In his keynote speech at the Boao Forum for Asia in March 2019, Premier Li Keqiang said China is more than determined to further open up its economy, including its financial market, in the new era, and provided a timeline for some specific measures to be adopted to improve the business environment to attract more foreign capital.
For all foreign financial institutions, China’s financial market is definitely appealing and its further opening-up could be one of the next major global trends, said experts in the financial industry.
According to the data published by the National Bureau of Statistics of China, in 2019, China’s financial industry generated an added value of 7707.7billion yuan ($1107.6 billion), up 7.2 percent compared with the previous year, accounting for 7.8 percent of its GDP.
By the end of 2019, the total assets of China's financial institutions reached 318.69 trillion yuan, with year on year growth of 8.6 percent.
The benchmark Shanghai Composite Index gained 22.3 percent in 2019, its best annual performance since 2014. The Shenzhen Component Index also rallied 44.08 percent in the past year, the biggest annual gain in nearly 10 years.
Along with the booming is a series of policies announced in recent years to offer more opportunities for foreign capital in the financial sector.
The measures include revising regulations on foreign banks and allowing more participation of foreign institutions in credit rating business and the bond market.

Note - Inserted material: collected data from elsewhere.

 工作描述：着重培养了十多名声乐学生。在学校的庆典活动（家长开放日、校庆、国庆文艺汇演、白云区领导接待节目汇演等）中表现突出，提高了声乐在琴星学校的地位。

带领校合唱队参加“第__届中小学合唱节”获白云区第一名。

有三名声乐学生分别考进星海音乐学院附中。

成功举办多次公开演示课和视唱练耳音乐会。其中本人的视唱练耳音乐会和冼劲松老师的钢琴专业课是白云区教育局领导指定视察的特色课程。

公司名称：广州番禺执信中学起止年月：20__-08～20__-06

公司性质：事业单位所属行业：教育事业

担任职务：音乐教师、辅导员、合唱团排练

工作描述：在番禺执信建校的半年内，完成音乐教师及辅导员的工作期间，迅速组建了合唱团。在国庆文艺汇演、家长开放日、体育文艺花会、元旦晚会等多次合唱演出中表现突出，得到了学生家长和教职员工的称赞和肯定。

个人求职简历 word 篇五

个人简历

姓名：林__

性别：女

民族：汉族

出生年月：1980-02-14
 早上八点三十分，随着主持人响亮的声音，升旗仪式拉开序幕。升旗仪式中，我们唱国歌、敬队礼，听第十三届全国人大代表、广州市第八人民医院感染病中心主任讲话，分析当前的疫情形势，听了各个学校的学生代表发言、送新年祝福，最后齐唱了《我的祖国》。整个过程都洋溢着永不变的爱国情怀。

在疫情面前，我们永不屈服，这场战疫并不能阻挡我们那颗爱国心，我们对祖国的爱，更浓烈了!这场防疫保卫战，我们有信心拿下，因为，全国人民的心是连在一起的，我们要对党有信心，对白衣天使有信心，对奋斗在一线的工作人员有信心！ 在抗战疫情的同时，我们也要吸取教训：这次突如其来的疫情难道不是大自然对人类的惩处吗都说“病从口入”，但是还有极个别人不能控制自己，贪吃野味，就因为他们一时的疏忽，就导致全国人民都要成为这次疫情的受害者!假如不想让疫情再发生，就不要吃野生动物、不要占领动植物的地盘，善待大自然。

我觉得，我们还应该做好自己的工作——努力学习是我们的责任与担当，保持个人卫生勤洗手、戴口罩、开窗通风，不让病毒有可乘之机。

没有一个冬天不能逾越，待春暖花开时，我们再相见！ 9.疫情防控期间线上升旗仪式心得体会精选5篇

The country will lift foreign ownership limits on securities, fund management and futures companies by 2020, a year ahead of schedule, said the State Council's Office of Financial Stability and Development Committee.
Tang Shengbo, head of China financials research at Nomura, said: “Foreign investors are now willing to invest in China's financial market, and the country is removing regulatory barriers to foreign investment. As the financial market is comprehensively opening up in many sectors including insurance, asset management and mutual funds, there is a lot to do for foreign investors in different business segments.”
Jin Keyu, an associate professor of economics at the London School of Economics, believes China's financial opening-up could be hugely significant for the world.
"It is one of the last liberalizations that China needs to do, and given the size of the country, it will be important for the world because China will be integrated, not just through trade, but also through capital flows," Jin said.